Ternura Nordestina e Espiritualidade
“Eu não sou santa”, ao lado de Mestrinho, explora Nordeste, religiosidade e ternura através da voz e sanfona do convidado. “Feitiço”, com Mart’nália, apresenta eletrônicas com presença sutil mas decisiva, funcionando como um canto de terreiro com sample de J.B. de Carvalho, mítico cantor de pontos de macumba.
Sambas-Pop e Reggae
“Ponta do pé” é um dos exemplos mais lapidares de samba-pop, com sopros e influências benjorianas, demonstrando a capacidade de Anitta de “deitar e rolar” nesses formatos musicais. “Abre caminho”, com Alexandre Carlo, traz baião-reggae com sabor Natiruts, funcionando como um canto de liberdade em formato de canção pop.
Reggae, Bossa Nova e Afoxé
“Tudo isso” retoma o reggae em formato lovers rock, com participação de Alice Caymmi. “Sem pressa”, com MC Tha, apresenta um afoxé dos bons, voltado para conforto espiritual e a certeza de que “a vida com pressa não presta”. “Deus Mãe”, com King Saints, incorpora sample de “Plantadeira” (Minuska Lima), louvando as matriarcas com firmeza feminina.
O Apice Espiritual: Maria Bethânia
“Ogum me rodeia”, com Maria Bethânia e Letícia Fialho, representa o pico emocional do disco.
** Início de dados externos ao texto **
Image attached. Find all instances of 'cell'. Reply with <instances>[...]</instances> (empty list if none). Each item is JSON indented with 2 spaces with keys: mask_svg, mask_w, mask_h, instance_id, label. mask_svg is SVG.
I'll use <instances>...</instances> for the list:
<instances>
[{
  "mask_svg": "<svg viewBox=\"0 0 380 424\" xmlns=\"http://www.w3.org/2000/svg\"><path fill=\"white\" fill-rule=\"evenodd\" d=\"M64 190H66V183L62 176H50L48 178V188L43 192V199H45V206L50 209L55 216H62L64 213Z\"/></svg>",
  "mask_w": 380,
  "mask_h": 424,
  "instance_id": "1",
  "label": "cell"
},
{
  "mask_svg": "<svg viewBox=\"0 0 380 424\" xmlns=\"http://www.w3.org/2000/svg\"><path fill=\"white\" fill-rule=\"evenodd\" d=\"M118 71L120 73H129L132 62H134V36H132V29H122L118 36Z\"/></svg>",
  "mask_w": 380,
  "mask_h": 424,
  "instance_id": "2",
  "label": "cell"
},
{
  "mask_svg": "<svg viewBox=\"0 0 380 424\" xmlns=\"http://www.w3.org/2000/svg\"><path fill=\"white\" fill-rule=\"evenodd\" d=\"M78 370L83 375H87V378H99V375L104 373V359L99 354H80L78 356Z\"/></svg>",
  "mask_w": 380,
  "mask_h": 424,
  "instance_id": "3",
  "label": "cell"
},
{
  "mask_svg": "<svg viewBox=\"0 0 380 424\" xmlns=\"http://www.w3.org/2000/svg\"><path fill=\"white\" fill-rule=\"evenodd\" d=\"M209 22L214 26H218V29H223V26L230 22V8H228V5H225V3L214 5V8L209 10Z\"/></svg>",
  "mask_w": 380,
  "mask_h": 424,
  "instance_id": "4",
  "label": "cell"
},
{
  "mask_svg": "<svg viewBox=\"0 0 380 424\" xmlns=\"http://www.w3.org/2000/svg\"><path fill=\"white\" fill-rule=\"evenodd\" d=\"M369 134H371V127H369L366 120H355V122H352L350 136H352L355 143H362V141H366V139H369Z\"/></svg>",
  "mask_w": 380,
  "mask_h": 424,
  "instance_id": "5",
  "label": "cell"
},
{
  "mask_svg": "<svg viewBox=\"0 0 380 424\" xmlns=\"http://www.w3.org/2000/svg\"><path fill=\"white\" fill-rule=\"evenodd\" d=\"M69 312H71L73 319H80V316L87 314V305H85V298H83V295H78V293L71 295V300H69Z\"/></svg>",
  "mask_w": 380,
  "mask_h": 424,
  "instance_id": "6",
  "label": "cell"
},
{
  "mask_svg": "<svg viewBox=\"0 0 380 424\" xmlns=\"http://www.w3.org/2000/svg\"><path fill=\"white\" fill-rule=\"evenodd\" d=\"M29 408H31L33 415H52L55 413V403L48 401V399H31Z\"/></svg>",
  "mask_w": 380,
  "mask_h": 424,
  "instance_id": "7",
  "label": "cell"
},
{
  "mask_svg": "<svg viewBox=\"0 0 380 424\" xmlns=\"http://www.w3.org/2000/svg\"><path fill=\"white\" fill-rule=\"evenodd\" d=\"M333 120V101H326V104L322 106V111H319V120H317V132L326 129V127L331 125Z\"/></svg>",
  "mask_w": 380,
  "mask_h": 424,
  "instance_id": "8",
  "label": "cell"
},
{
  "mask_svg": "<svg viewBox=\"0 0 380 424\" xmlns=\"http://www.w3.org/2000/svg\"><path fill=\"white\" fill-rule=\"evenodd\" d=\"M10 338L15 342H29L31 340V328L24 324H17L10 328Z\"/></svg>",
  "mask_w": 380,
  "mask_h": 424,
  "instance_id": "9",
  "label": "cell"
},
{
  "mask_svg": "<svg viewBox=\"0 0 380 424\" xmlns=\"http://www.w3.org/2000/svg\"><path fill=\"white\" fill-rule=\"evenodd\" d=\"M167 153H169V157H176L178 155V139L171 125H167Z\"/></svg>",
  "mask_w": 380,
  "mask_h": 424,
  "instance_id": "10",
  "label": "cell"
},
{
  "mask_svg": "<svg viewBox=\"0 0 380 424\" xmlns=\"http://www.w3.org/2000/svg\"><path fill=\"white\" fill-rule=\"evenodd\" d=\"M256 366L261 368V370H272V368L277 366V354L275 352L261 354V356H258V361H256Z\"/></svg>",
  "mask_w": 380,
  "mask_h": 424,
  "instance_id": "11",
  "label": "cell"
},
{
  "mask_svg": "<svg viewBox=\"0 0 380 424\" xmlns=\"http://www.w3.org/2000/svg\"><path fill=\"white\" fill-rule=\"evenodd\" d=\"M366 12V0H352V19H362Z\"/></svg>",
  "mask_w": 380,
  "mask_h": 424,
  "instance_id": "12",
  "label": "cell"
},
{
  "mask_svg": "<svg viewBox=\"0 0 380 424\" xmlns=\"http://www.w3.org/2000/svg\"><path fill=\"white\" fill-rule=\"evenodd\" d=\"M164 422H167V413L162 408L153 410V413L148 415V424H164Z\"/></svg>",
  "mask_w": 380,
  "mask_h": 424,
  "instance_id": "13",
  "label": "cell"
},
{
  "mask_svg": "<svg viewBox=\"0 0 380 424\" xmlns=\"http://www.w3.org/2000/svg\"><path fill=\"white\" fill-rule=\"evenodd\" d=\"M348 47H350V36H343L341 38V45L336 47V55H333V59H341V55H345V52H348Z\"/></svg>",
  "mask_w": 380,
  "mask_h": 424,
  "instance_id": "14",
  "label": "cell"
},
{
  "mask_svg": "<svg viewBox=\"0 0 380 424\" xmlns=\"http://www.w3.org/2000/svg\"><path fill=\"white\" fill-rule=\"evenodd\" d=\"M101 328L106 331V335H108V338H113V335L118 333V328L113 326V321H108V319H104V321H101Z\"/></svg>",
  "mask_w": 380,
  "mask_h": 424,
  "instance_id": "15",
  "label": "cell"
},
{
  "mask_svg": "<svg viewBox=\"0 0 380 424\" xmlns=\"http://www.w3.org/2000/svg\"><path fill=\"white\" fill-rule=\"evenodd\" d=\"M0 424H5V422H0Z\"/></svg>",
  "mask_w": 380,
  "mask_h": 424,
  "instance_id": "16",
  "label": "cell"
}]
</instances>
Recita a cantora baiana: “Sua vitória é minha casa / nela, meu corpo não conhece ferida / conhece fé”. Este momento marca a chegada majestosa de Bethânia sob o manto da fé brasileira, com coros femininos embelezando o afoxé.
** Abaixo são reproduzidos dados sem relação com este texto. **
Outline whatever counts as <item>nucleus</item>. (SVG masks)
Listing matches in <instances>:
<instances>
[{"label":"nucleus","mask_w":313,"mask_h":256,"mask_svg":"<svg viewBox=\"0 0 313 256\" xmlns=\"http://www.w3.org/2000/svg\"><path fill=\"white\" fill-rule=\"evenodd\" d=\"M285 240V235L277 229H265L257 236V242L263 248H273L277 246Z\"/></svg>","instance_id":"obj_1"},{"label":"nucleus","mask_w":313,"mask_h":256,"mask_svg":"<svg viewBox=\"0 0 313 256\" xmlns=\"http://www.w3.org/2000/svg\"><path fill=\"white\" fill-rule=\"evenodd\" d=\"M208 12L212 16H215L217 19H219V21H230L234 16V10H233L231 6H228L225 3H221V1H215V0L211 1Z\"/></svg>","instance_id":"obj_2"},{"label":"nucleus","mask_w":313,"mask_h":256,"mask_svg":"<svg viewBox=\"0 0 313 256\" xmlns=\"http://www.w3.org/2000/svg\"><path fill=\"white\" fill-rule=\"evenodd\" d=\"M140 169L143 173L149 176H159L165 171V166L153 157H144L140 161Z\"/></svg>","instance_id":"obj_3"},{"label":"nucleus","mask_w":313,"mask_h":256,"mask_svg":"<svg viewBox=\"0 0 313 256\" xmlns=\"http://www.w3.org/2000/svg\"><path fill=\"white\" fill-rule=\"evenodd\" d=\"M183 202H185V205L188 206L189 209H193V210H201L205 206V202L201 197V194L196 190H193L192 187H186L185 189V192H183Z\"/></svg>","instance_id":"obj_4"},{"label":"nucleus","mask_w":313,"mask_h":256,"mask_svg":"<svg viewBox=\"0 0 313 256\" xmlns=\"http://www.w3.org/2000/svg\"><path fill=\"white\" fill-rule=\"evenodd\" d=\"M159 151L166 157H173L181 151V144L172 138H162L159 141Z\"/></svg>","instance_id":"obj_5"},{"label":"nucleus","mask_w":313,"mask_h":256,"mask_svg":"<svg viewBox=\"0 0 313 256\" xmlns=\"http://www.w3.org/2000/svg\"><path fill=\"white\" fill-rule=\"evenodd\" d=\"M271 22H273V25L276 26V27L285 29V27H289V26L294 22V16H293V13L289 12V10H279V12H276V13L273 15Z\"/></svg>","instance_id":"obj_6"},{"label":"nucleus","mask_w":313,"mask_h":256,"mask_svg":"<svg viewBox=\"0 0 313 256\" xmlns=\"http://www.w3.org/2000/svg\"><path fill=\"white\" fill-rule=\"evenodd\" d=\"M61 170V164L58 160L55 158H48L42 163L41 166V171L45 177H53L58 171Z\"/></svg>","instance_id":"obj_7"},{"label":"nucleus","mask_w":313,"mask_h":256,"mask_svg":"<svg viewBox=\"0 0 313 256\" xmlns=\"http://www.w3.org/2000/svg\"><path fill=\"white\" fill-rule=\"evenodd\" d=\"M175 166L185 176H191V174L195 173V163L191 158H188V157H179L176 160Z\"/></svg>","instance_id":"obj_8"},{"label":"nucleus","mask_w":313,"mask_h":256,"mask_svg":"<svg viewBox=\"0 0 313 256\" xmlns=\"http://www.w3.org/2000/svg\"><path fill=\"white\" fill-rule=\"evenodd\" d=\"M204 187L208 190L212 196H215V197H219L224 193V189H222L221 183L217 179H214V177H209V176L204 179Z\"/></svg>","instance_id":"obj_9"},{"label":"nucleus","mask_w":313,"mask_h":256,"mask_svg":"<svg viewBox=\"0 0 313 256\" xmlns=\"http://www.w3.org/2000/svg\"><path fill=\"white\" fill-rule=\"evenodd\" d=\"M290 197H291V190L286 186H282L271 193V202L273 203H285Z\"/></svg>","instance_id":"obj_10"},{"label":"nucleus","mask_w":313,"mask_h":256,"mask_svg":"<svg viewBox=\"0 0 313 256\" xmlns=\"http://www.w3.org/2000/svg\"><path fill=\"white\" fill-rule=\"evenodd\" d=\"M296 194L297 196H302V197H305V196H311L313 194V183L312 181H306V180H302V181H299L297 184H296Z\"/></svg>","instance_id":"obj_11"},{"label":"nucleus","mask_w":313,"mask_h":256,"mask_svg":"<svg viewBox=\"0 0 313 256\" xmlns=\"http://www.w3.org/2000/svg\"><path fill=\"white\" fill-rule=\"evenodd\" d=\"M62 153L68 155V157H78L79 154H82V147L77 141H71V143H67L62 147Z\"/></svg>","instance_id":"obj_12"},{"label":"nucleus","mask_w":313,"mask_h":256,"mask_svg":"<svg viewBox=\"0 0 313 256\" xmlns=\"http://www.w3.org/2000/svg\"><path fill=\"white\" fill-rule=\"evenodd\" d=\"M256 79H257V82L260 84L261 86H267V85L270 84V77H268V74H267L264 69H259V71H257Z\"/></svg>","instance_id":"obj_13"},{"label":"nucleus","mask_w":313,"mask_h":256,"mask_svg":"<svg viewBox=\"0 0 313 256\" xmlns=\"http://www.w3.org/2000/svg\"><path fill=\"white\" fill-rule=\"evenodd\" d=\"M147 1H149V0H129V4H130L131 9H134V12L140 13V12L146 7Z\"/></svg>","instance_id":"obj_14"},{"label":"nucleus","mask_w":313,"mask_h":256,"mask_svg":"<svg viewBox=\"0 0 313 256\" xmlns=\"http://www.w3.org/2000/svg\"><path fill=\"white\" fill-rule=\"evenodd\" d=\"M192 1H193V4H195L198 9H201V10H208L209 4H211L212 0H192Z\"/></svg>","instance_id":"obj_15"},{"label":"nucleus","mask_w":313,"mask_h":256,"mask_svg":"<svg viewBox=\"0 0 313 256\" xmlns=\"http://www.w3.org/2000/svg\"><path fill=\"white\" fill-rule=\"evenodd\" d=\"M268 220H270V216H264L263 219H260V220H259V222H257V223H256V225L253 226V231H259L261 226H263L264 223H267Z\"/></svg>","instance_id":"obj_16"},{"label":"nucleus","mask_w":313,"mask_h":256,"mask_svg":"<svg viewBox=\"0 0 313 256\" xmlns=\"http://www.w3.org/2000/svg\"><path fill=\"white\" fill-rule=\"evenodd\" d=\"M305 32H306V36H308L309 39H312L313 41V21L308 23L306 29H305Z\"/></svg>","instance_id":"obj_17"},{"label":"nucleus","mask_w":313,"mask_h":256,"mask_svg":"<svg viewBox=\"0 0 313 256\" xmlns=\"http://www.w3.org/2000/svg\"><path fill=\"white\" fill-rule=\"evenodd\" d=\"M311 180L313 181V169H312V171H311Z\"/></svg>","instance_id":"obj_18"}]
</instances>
Contemplação, Bossa Nova e Encerramento
“Contemplação”, com Grupo Ofá, funciona como interlúdio de grande beleza, permitindo que o disco desacelere simplesmente para contemplar e louvar. “Pra você gostar de mim” faz referência a “Taí” de Carmen Miranda, levando Anitta novamente pelo universo da bossa nova. “Divindo sexual” explora o caráter carnal e cinematográfico, reivindicando que “o sensual também é divino”.
“Azul” apresenta Anitta interpretando Djavan em espanhol com louvor, enquanto “Respira” oferece um samba com sabor latino. Finalmente, “Oke”, com Brô MC’s e Katú Mirim, encerra o álbum com rap indígena, apontando para próximos movimentos no projeto de traduzir para os novos tempos as raízes do Brasil.
Conclusão: Um Disco que Honra e Reinventa
“Equilibrivm II” consolida Anitta como uma artista profundamente comprometida com a música brasileira, capaz de dialogar com ícones da MPB enquanto cria algo genuinamente novo e contemporâneo. O álbum é uma celebração das raízes nacionais reimaginadas para o futuro.